This autumn sees an exciting new development in the MND Association’s DNA Bank. Researchers can now use the samples within it to understand why motor neurones die as well as what the triggers are for MND.
How the DNA Bank began
Beginning in 2003 and running until 2012, approximately 1,500 people with MND, 1,000 healthy ‘controls’ – often the partner or spouse of someone with MND – and a further 500 members of families affected by MND gave a blood sample to help researchers understand more about the genetic causes of MND.
When I say the genetic causes of MND, that’s both to understand the causes of MND in the small proportion of people who have a family history of this horrible disease, and also those where a subtle genetic difference, in combination with environmental and lifestyle factors may contribute to why someone develops MND. (For people with MND these genetic differences may also determine how their disease progresses).
What happened to the blood sample people gave is explained in detail in our research information sheet, but briefly: two tubes of blood were collected and stored in different ways as a source of DNA. As soon as the tubes were collected the sample was coded, removing the link with information that identifies the person who gave it.
The way to manage and store the DNA samples was considered and agreed upon by a range of experts in 2003 – ranging from people affected by MND, non-MND scientists and members of a research ethics committee – the latter were completely independent of the study.
The DNA Bank in the future
Fast forward over 10 years or so and we know more about the inherited form of MND. The techniques used to understand MND in the lab, and those to model whether a treatment might work, have advanced a long way too.
Strides forward along the way include the discovery of the ‘C9orf72’ gene – which accounts for about 40% of cases of the rare inherited form of MND – and the demonstration that it is possible to model motor neurone disease using so called ‘iPSC technology’ (iPSCs are induced pluripotent stem cells). The latter allows us a human model of living motor neurones for the first time.
MND researchers have started contacting us about using the samples we have stored for other, non-genetic research studies in MND – they want to use them to understand why motor neurones die in MND as well as what causes MND, including the creation of iPSCs.
The promise of these new techniques to get us further towards understanding and treating MND is too good to turn down, so we agreed that the researchers should be allowed to apply to use the samples for wider MND research studies. I’ve said ‘wider’ as participants only gave their actual consent for genetic studies.
We spoke to our Biomedical Research Advisory Panel, our Board of Trustees and an independent research ethics committee before deciding how to do this. Key to our decision making was respecting the wishes of people with MND. Some of those who took part in this project might object to the plans. So, we are explaining our plans as widely as we can, with the aim of reaching those that might object to the extension of use of the samples beyond studies for which they gave explicit consent.
Do you want to stop your sample being used as part of the DNA Bank?
If you gave your sample to be used in the DNA Bank and you don’t want it to be used any more, either for these new studies or if you’ve changed your mind about using the sample at all, please let us know. We can arrange to destroy your sample, meaning that it cannot be used in studies you don’t agree with.

> [RECORDED DATA]

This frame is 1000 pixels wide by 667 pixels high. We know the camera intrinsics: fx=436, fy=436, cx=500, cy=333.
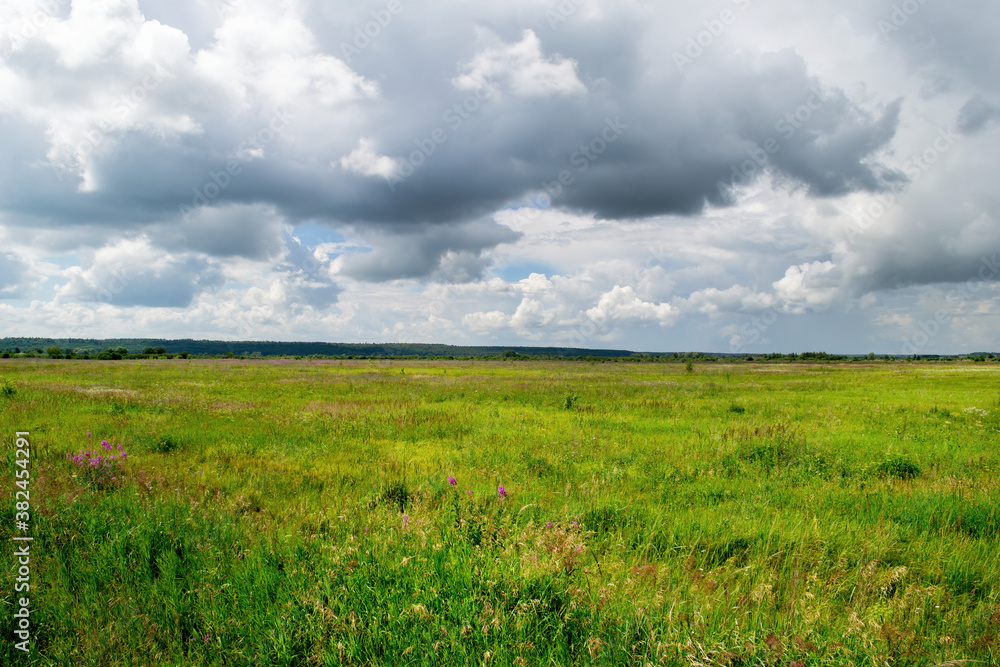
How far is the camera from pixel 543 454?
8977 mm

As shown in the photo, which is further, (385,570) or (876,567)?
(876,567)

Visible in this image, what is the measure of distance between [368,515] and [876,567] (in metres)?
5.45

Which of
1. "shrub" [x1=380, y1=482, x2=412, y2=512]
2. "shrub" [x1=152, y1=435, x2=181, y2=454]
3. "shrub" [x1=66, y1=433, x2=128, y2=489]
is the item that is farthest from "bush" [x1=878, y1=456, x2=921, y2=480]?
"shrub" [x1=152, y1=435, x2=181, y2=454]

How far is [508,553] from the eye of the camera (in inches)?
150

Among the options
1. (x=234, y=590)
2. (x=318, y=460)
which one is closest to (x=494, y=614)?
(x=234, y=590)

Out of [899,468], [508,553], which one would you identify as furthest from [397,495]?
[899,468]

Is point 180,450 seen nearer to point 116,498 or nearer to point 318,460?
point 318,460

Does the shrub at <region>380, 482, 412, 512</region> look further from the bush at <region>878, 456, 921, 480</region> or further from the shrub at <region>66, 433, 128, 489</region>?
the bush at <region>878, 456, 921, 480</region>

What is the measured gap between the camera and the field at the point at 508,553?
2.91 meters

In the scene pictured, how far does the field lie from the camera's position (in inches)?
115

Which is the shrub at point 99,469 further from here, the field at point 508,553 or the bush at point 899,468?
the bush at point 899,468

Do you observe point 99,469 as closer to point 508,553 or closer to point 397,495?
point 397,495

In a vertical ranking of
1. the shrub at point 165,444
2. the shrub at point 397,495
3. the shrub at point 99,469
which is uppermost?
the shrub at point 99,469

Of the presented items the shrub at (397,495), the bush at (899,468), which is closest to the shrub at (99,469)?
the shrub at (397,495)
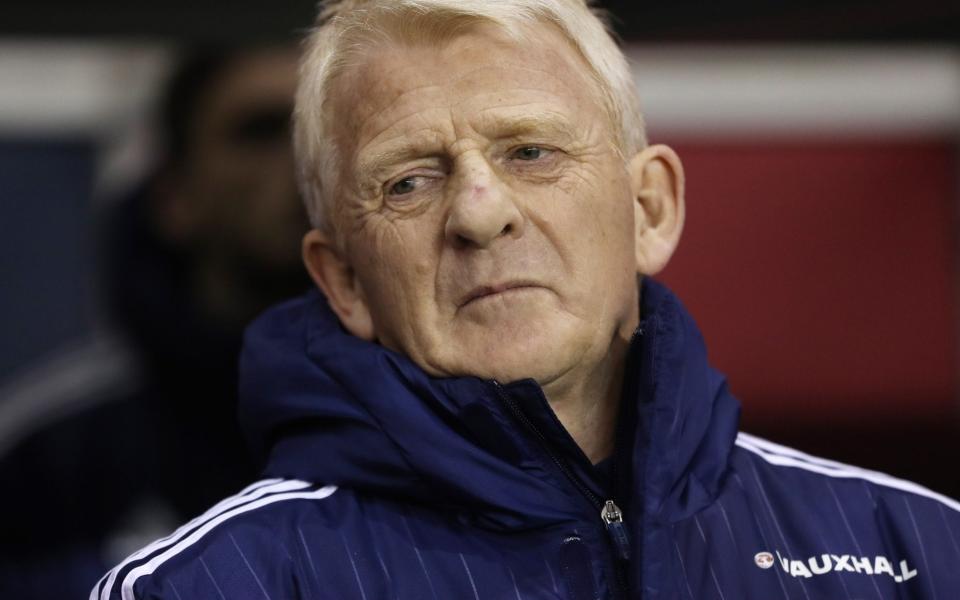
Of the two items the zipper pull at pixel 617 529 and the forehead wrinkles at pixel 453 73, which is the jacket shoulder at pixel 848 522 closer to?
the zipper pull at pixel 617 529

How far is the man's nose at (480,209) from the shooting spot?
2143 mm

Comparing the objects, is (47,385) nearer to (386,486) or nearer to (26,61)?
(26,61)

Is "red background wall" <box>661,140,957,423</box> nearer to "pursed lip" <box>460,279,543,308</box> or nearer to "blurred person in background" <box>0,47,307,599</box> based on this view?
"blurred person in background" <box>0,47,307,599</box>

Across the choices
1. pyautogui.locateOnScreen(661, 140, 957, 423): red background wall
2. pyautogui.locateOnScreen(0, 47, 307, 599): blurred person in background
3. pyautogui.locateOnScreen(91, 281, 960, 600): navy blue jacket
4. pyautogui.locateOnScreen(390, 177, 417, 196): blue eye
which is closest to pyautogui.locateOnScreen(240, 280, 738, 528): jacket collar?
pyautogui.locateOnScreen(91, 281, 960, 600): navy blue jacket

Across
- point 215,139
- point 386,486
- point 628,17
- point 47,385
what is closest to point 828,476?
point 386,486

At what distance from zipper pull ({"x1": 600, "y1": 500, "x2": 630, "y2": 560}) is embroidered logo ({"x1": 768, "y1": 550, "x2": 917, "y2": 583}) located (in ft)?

> [TO DO]
(1) Using the text on the DNA Bank, say whether each statement agrees with it: (a) About 1,500 people with MND gave a blood sample. (b) Participants first consented to every kind of MND research. (c) The C9orf72 gene accounts for about 40% of cases of the rare inherited form of MND. For each, answer yes or no and quote the deciding words.
(2) Quote the passage of the text on the DNA Bank starting at "When I say the" and ending at "who gave it.".

> [TASK-BY-TASK RESULTS]
(1)
(a) Yes: "approximately 1,500 people with MND"
(b) No: "participants only gave their actual consent for genetic studies"
(c) Yes: "which accounts for about 40% of cases of the rare inherited form of MND"

(2)
When I say the genetic causes of MND, that’s both to understand the causes of MND in the small proportion of people who have a family history of this horrible disease, and also those where a subtle genetic difference, in combination with environmental and lifestyle factors may contribute to why someone develops MND. (For people with MND these genetic differences may also determine how their disease progresses).
What happened to the blood sample people gave is explained in detail in our research information sheet, but briefly: two tubes of blood were collected and stored in different ways as a source of DNA. As soon as the tubes were collected the sample was coded, removing the link with information that identifies the person who gave it.